Saint Nicolas, évêque de Myre (Wikimedia Commons)
Saint Nicolas, évêque de Myre (Wikimedia Commons)

Saint Nicolas

Nous arriverons bientôt au 6 décembre, l’anniversaire de saint Nicolas. Même si cette fête européenne n’a jamais été très répandue au Québec, les plus vieux citoyens se souviennent peut-être avoir chanté la comptine de saint Nicolas quand ils allaient à l’école: «Saint Nicolas, patron des écoliers, apporte-moi des pommes dans mon petit panier.» La chanson «Il était trois petits enfants qui s’en allaient glaner aux champs» est beaucoup plus violente: les enfants se perdent et sont accueillis par un boucher, qui les tue, les coupe en morceaux et les met au saloir; saint Nicolas passe sept ans plus tard et les ressuscite.

Saint Nicolas, patron des écoliers; icône roumaine (Wikimedia Commons)

Saint Nicolas, patron des écoliers; icône roumaine (Wikimedia Commons)

La vie de saint Nicolas serait sans intérêt pour nous si elle n’avait pas un rapport direct avec Santa Claus, notre père Noël. Saint Nicolas de Myre était un évêque qui vivait au IVe siècle dans le sud de la Turquie. Son existence fut marquée par de nombreux miracles, et ses reliques, devenues très précieuses, seront volées par des marins italiens, qui les rapporteront à Bari. Elles seront données, volées et distribuées dans de multiples églises européennes, où le saint fera l’objet d’un culte très fervent tout au long du Moyen Âge.

Saint Nicolas avait obtenu un héritage important qui lui permit de distribuer anonymement, sur son âne, des cadeaux aux pauvres pendant la nuit de son anniversaire. Cette tradition se répandit au cours des siècles suivants, alors qu’on commença à représenter le saint avec sa grande barbe, sa mitre d’évêque et ses vêtements rouges. Cette tradition entrait plus ou moins en opposition avec le mythe du Santa Claus scandinave, répandu dans les pays nordiques. La légende de saint Nicolas, pendant ce temps, fut apportée au XVIIe siècle en Amérique par des Hollandais: Sint Niclaes devint Santa Claus par déformation.

En 1821, on publia à New York un poème anonyme qui se référait pour la première fois à un vieil homme apportant des cadeaux aux enfants sur un traîneau tiré par des rennes.

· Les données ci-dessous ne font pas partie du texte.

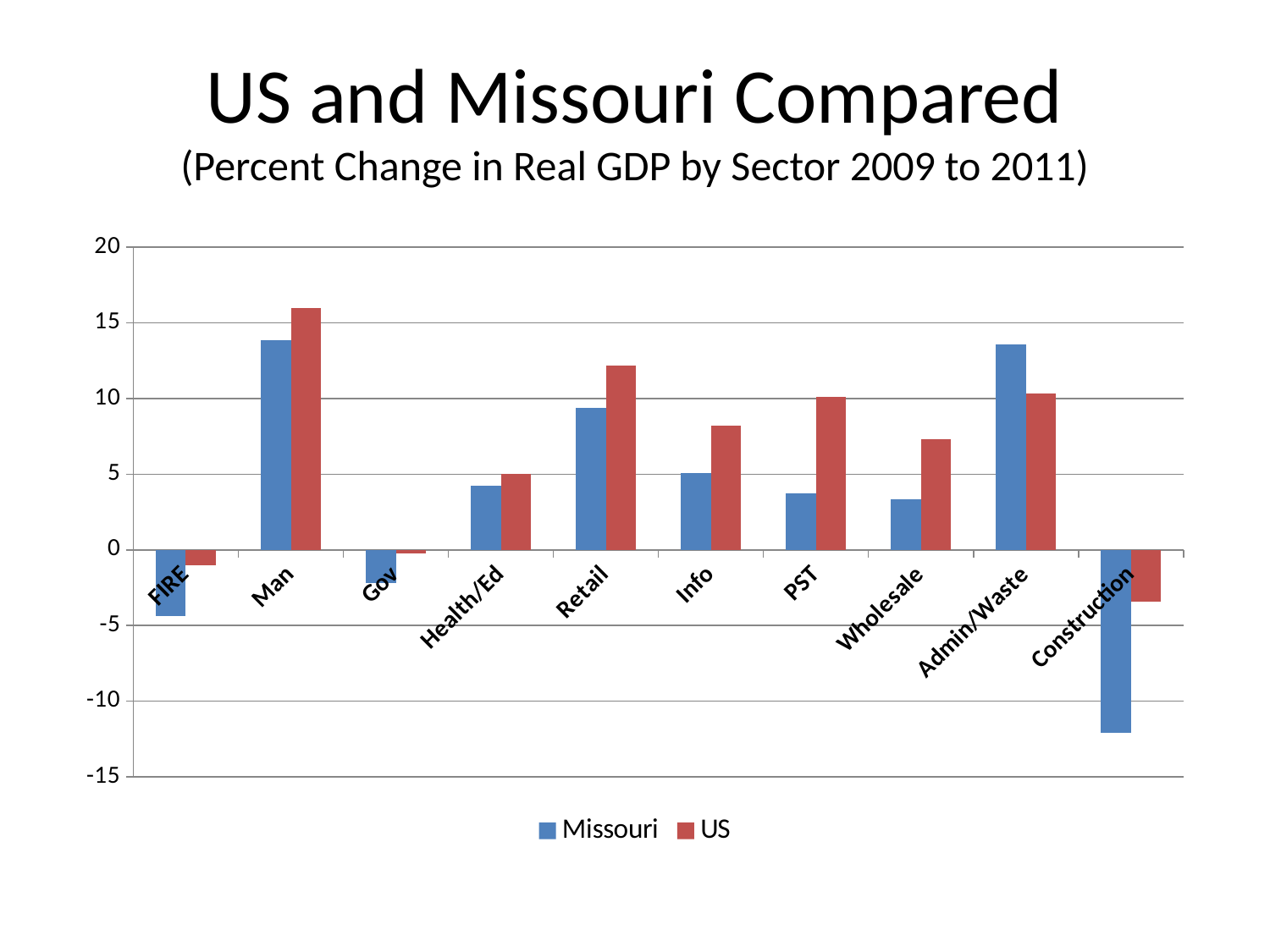
What is the subtitle of the chart shown on the slide? (Percent Change in Real GDP by Sector 2009 to 2011) How many sectors are shown on the x axis of the chart? 10 What kind of chart is shown on the slide? bar chart For Admin/Waste, which is larger, the Missouri value or the US value? Missouri For PST, which is larger, the Missouri value or the US value? US Is the US value for Retail greater or less than 10? greater Is the Missouri value for Admin/Waste greater or less than 10? greater Is the Missouri value for Construction greater or less than -10? less How many series does the legend list? 2 Which sector has the highest US value? Man Which sector has the lowest Missouri value? Construction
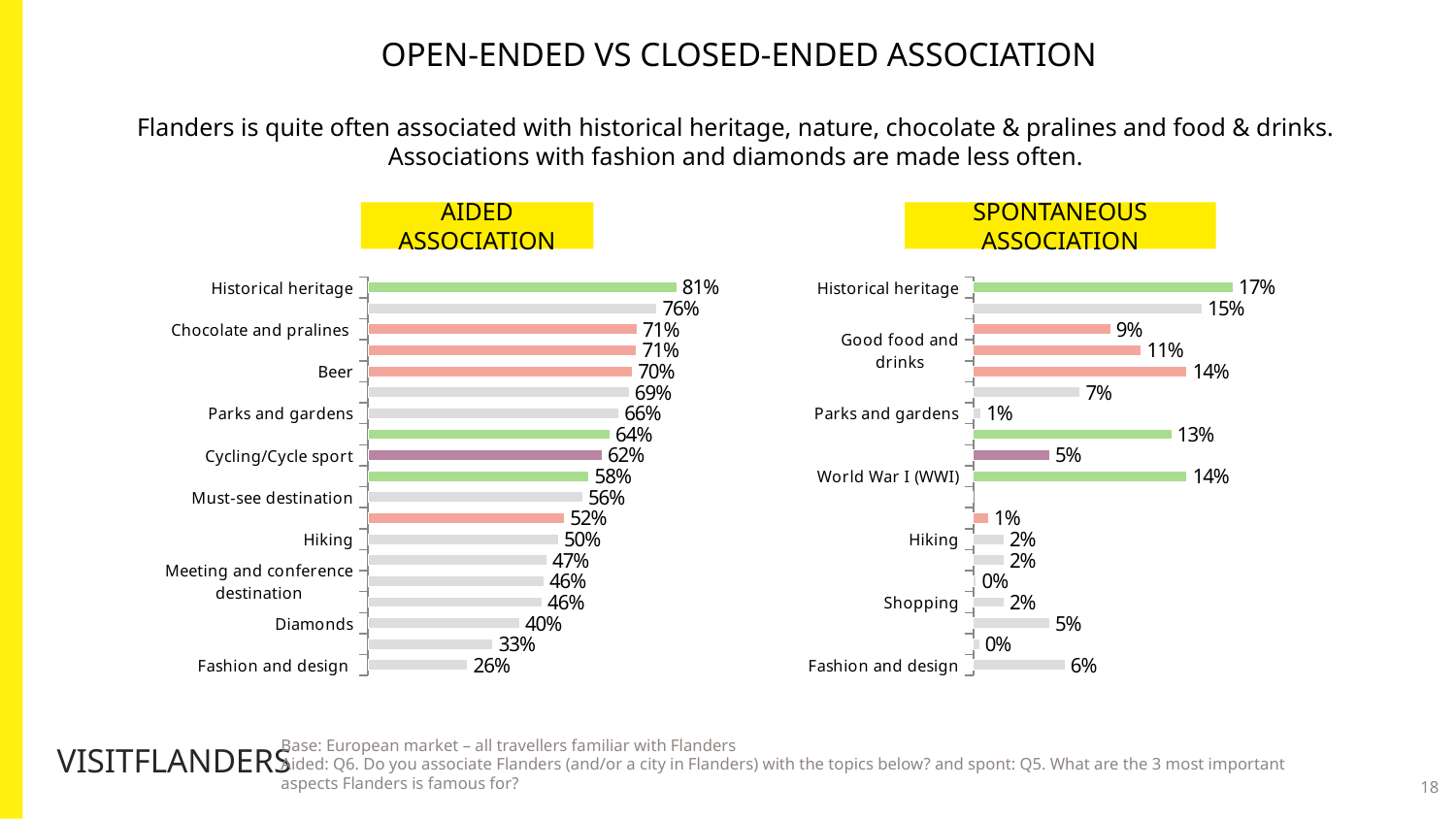
In the AIDED ASSOCIATION chart, what is the value for Cycling/Cycle sport? 62% In the AIDED ASSOCIATION chart, what is the difference between Beer and Hiking? 20% In the AIDED ASSOCIATION chart, which labelled category has the highest value? Historical heritage In the SPONTANEOUS ASSOCIATION chart, what is the difference between Historical heritage and World War I (WWI)? 3% In the AIDED ASSOCIATION chart, what is the value for Fashion and design? 26% In the SPONTANEOUS ASSOCIATION chart, what is the value for Historical heritage? 17% What type of chart is the AIDED ASSOCIATION chart? Bar chart In the AIDED ASSOCIATION chart, what is the value for Historical heritage? 81% In the AIDED ASSOCIATION chart, which is larger, Chocolate and pralines or Must-see destination? Chocolate and pralines In the AIDED ASSOCIATION chart, what is the value for Diamonds? 40% In the SPONTANEOUS ASSOCIATION chart, what is the value for Fashion and design? 6% In the AIDED ASSOCIATION chart, which labelled category has the lowest value? Fashion and design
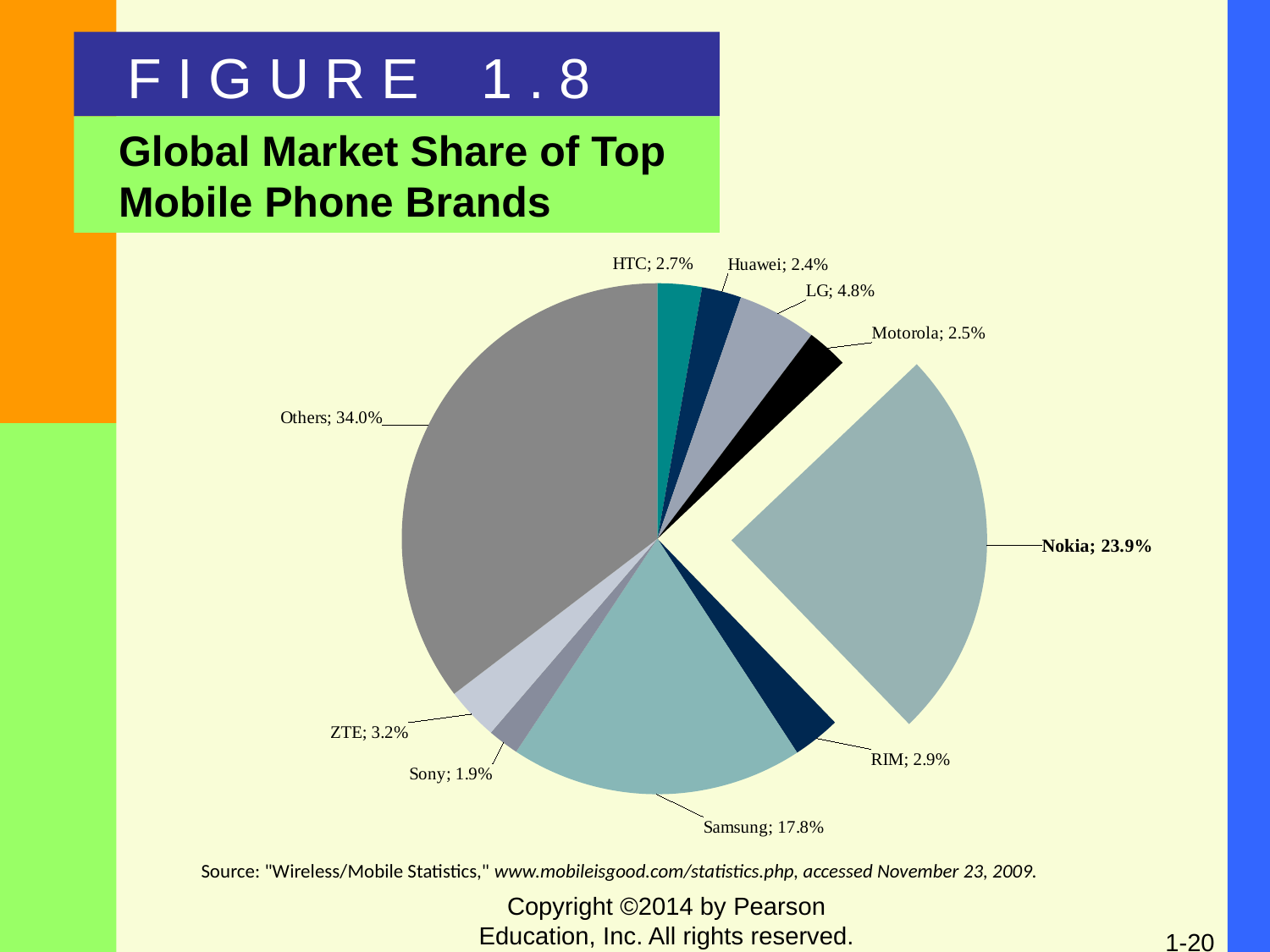
Which named brand has the smallest share in the pie chart? Sony What is the difference between Nokia's share and Samsung's share? 6.1% What share does the chart show for LG? 4.8% Which has a larger share, ZTE or HTC? ZTE How many slices does the pie chart have? 10 What is the share shown for Sony? 1.9% What is Samsung's share in the pie chart? 17.8% What is Nokia's global market share according to the chart? 23.9% What is the title of the chart on the slide? Global Market Share of Top Mobile Phone Brands What kind of chart is shown on the slide? pie chart What is the combined share of Nokia and Samsung? 41.7% Which slice of the pie chart is the largest? Others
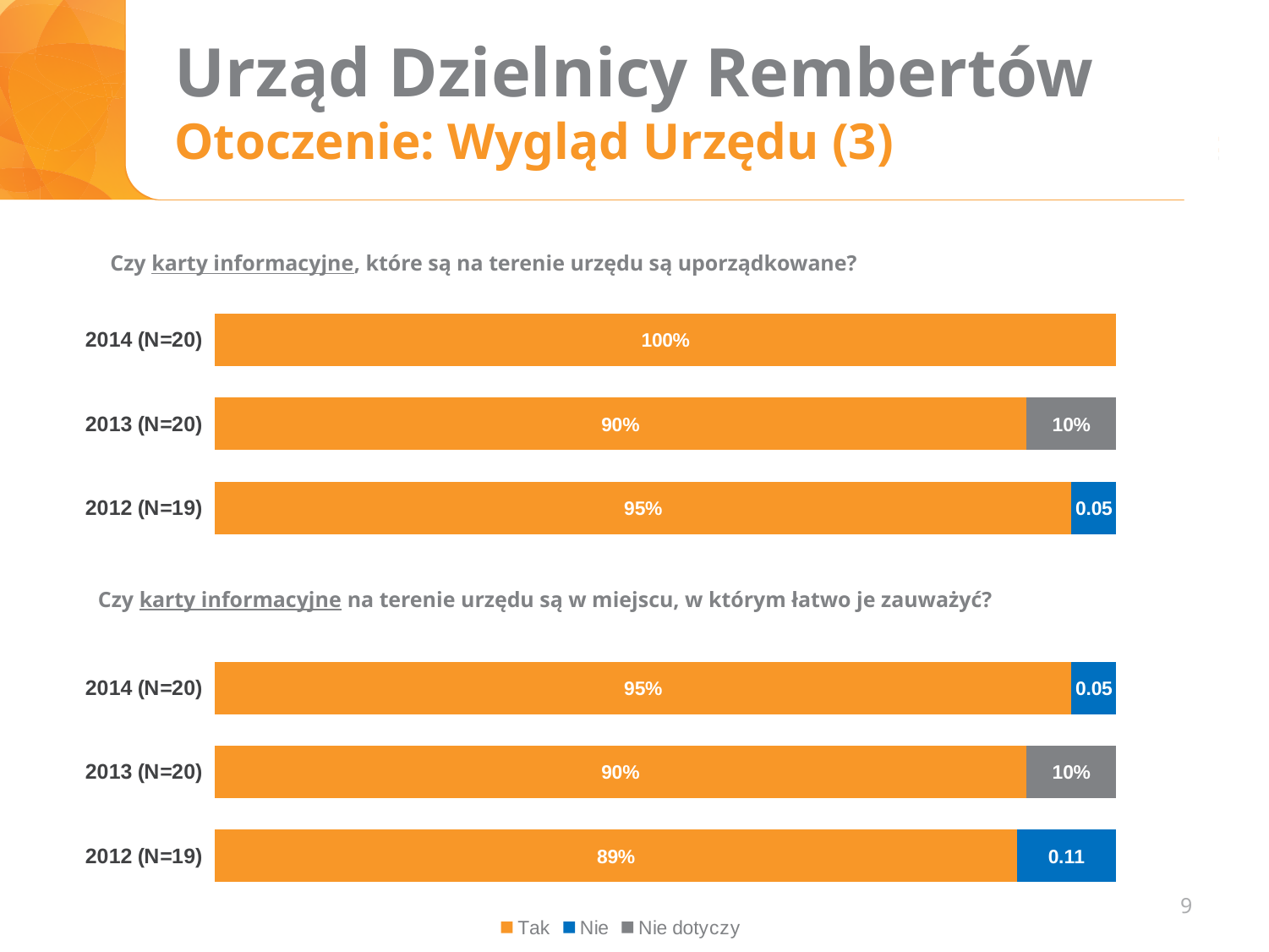
In the top chart, what is the value for "Tak" for 2014 (N=20)? 100% In the top chart, what is the value for "Nie" for 2012 (N=19)? 0.05 In the top chart, which year has the highest "Tak" value? 2014 (N=20) In the bottom chart, what is the difference between the "Tak" values for 2014 (N=20) and 2012 (N=19)? 6% What kind of chart is the bottom chart? stacked bar chart In the bottom chart, what is the value for "Nie" for 2012 (N=19)? 0.11 In the bottom chart, what is the value for "Tak" for 2012 (N=19)? 89% How many series does the legend list? 3 In the bottom chart, what is the value for "Nie dotyczy" for 2013 (N=20)? 10% In the top chart, is the "Tak" value for 2013 (N=20) larger or smaller than for 2012 (N=19)? smaller In the top chart, what is the value for "Tak" for 2013 (N=20)? 90% In the bottom chart, which year has the lowest "Tak" value? 2012 (N=19)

À la même époque, d’autres contes contribuèrent à élaborer le mythe du Santa Claus actuel avec sa barbe blanche, ses vêtements rouges, son traîneau et ses rennes, qui reprenait, plus ou moins modifiés, les attributs de l’ancien saint Nicolas (mitre, crosse, âne et bonnet rouge).

Saint Nicolas ressuscitant les trois enfants mis au saloir (Wikimedia Commons)

Saint Nicolas ressuscitant les trois enfants mis au saloir (Wikimedia Commons)

Dans le Québec rural, les étrennes de fin d’année étaient apportées par l’Enfant Jésus, qui les remettait le jour de l’An. À mesure que le XIXe siècle avancera, les cadeaux seront de plus en plus distribués à Noël par Santa Claus chez les petits anglophones, et par saint Nicolas chez les petits francophones, comme d’ailleurs les écrivains Robert de Roquebrune et Ernest Choquette nous le font savoir dans leurs nouvelles.

Avec le XXe siècle, la figure du père Noël prendra l’aspect que nous lui connaissons aujourd’hui: joyeux vieillard très gras, vêtements rouges bordés de fourrure blanche, grosse ceinture de cuir noire. C’est le bonhomme que la civilisation américaine répandra à travers le monde.